The report further mentioned that publicly listed Canadian company Mogo had announced an allocation of 1.5% of its reserves to bitcoin and planned to buy more the following year. Although smaller than some of the headline-grabbing allocations elsewhere, such a move reinforced the idea that treasury adoption could happen incrementally, with firms starting from modest percentages before potentially increasing exposure over time.
Bitcoin as an Alternative to Cash, Stocks, and Even Gold
A central theme in the report is that companies were beginning to treat bitcoin as a viable alternative to traditional treasury reserves such as cash and stocks. In some cases, the comparison extended to gold, long regarded as a classic safe-haven asset. Tahini’s offered one of the more pointed examples of this mindset, recounting that when the company told its financial advisor it was buying bitcoin, the advisor suggested gold instead.
Tahini’s responded with a provocative view, arguing that gold’s long-standing reputation as a reliable store of value could eventually be challenged by bitcoin. Whether or not one agrees with that stance, the example illustrates how strongly some businesses had come to view BTC as a treasury asset rather than simply a speculative trade.
That shift in perception is arguably one of the most important developments reflected in the data. The significance of the 1.1 million BTC figure is not just the nominal dollar value attached to it. It is also what the holdings represent: a growing willingness among institutions to place part of their reserves into a digital asset with a fixed supply, global liquidity, and increasing financial-market recognition.

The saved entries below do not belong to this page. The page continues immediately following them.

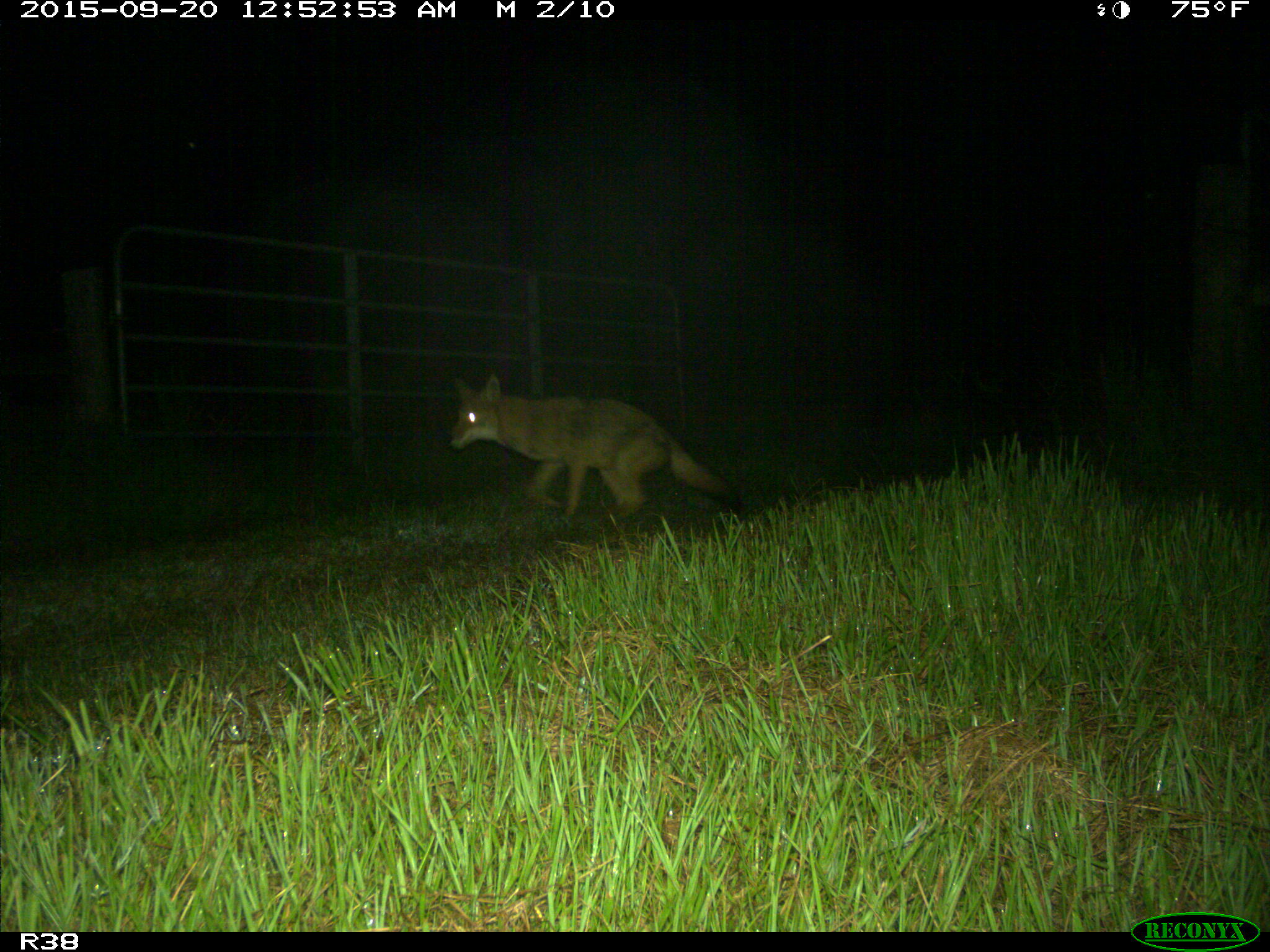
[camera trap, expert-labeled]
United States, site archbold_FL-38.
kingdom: Animalia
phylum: Chordata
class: Mammalia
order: Carnivora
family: Canidae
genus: Canis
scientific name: Canis latrans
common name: coyote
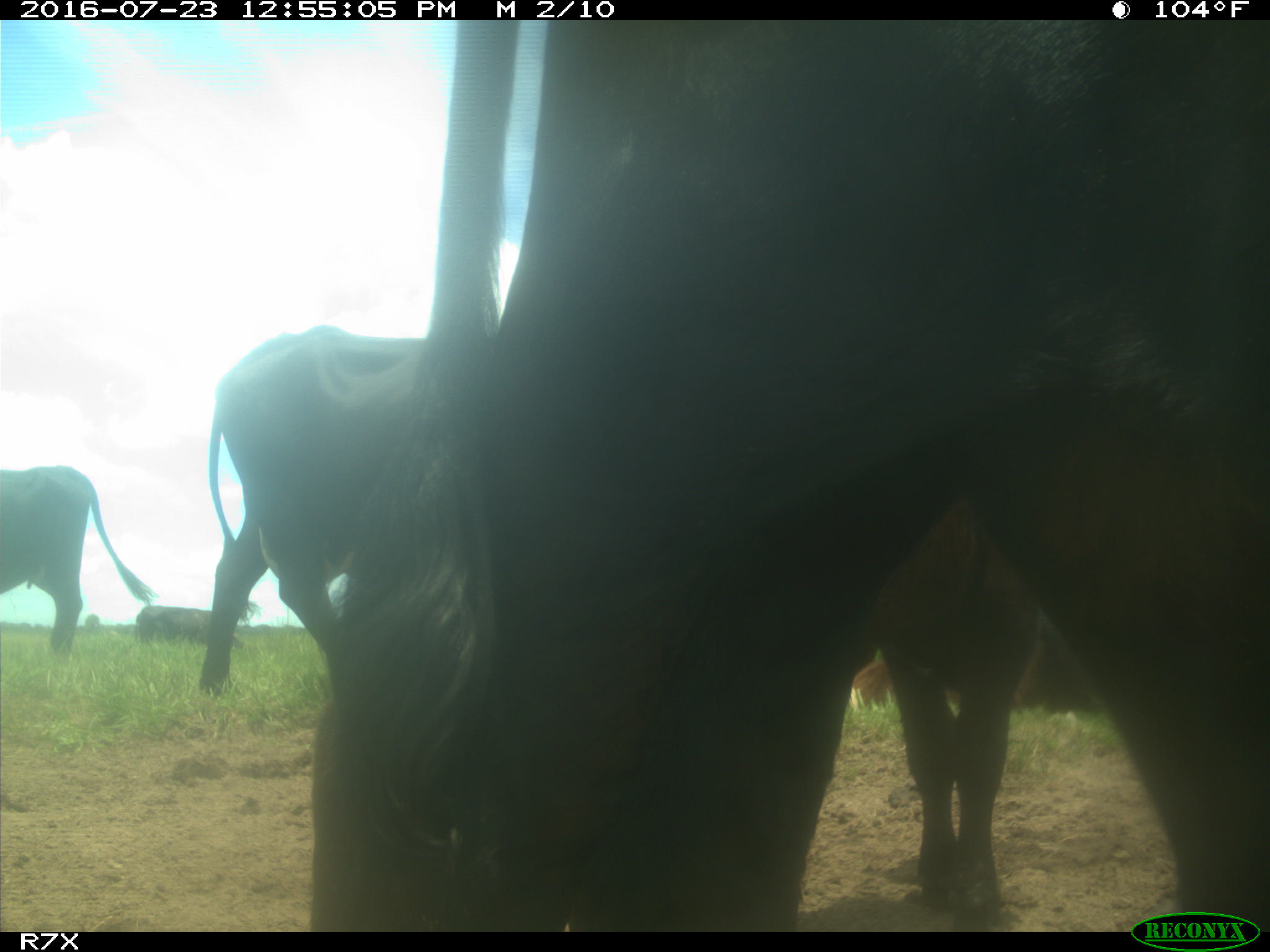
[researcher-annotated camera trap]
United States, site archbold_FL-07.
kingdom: Animalia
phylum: Chordata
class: Mammalia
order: Artiodactyla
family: Bovidae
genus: Bos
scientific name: Bos taurus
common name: domestic cow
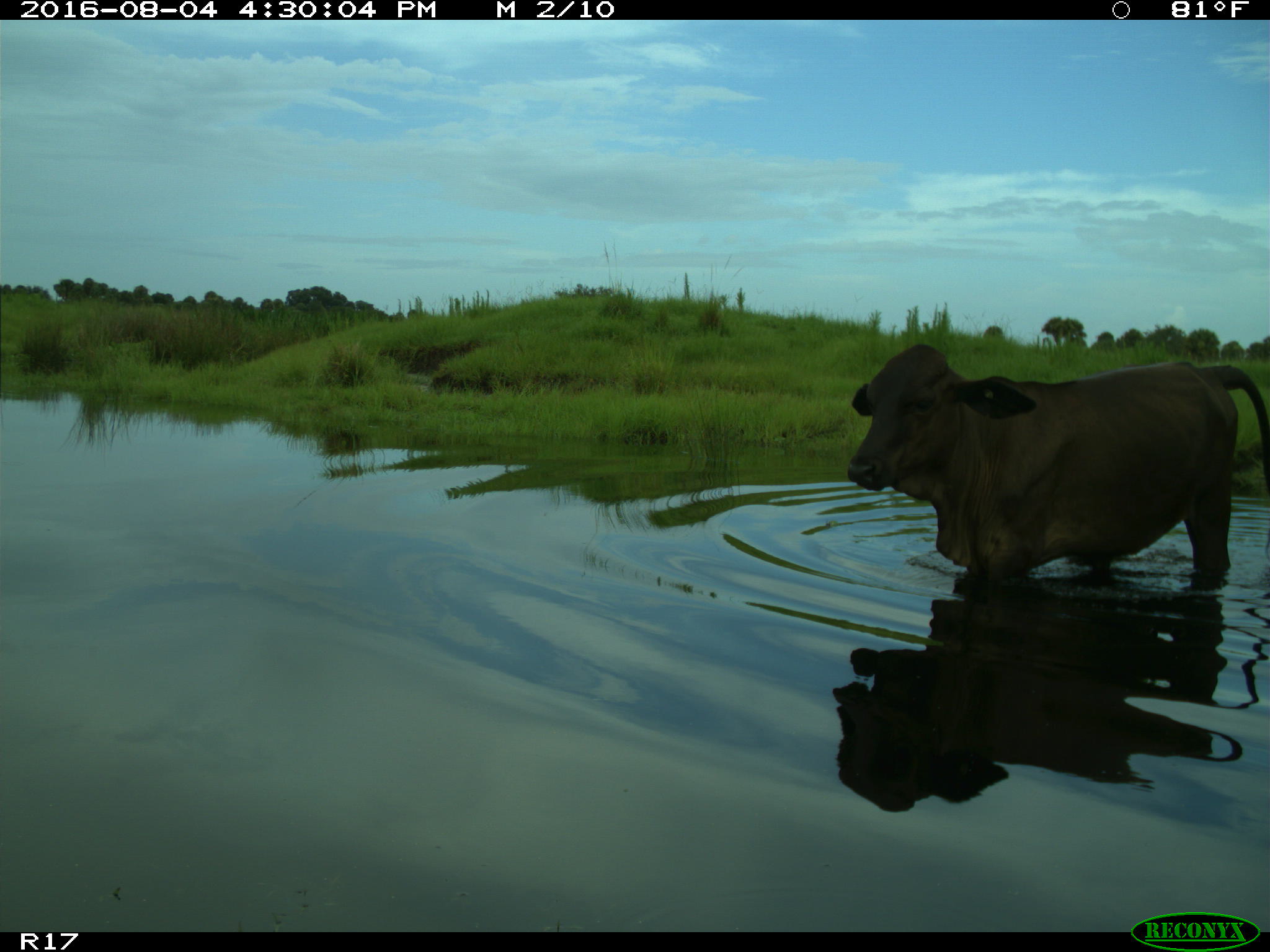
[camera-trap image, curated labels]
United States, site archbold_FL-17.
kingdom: Animalia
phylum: Chordata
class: Mammalia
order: Artiodactyla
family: Bovidae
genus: Bos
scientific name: Bos taurus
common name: domestic cow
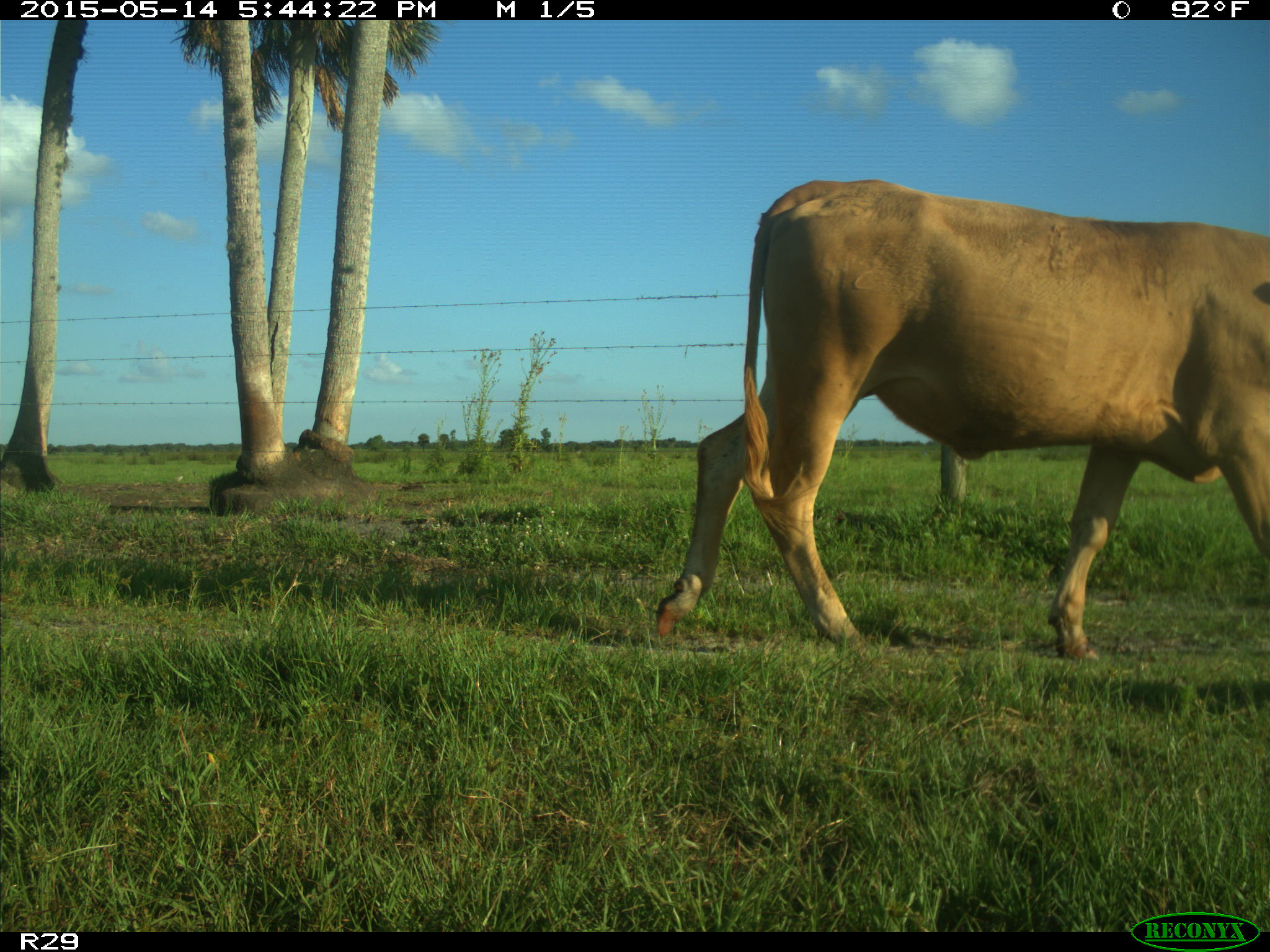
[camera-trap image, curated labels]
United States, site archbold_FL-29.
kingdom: Animalia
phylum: Chordata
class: Mammalia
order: Artiodactyla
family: Bovidae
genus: Bos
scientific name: Bos taurus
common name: domestic cow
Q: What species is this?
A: Bos taurus (domestic cow).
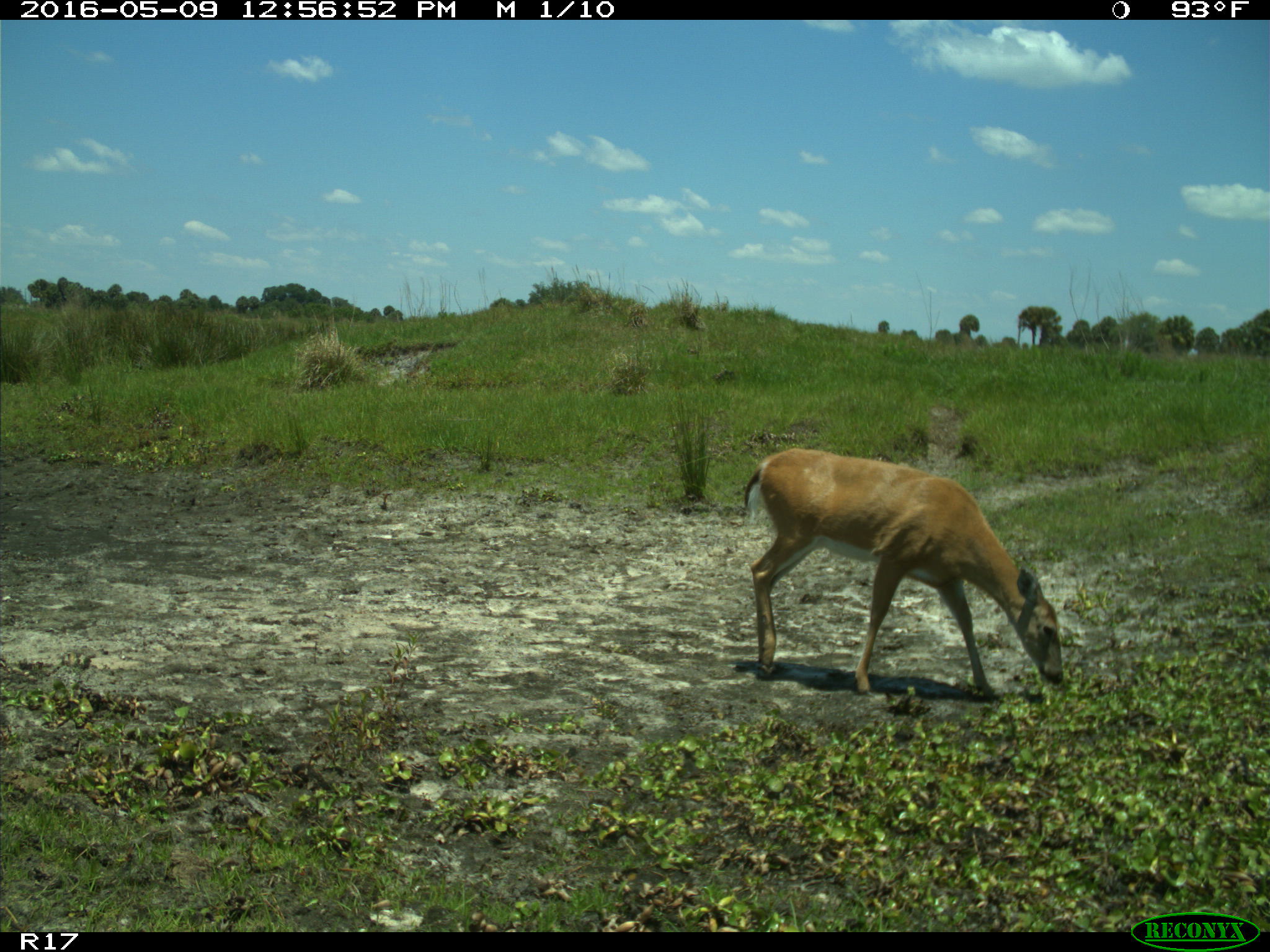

A Snapshot of a Changing Treasury Landscape
Overall, the figures cited by bitcointreasuries.org offer a snapshot of a period when bitcoin treasury adoption was accelerating across multiple segments of the market. Public companies held about 100,003 BTC, private firms held 317,383 BTC, and ETF-like vehicles held 734,232 BTC. Combined, those positions pushed the total beyond 1.1 million BTC and above $30 billion in value at the time.
While the composition of holders varied—from listed corporations to private groups and investment funds—the broader message was consistent: bitcoin was becoming increasingly embedded in institutional reserve strategies. MicroStrategy’s purchases may have helped ignite the movement, but the range of names on the list showed that the trend had already broadened considerably.
As more companies evaluated whether bitcoin could serve as a hedge, a reserve diversification tool, or a strategic balance-sheet asset, the treasury use case became one of the most closely watched narratives in the digital asset industry. The data in this report captured that momentum at a stage when bitcoin was beginning to establish a much firmer foothold in corporate finance.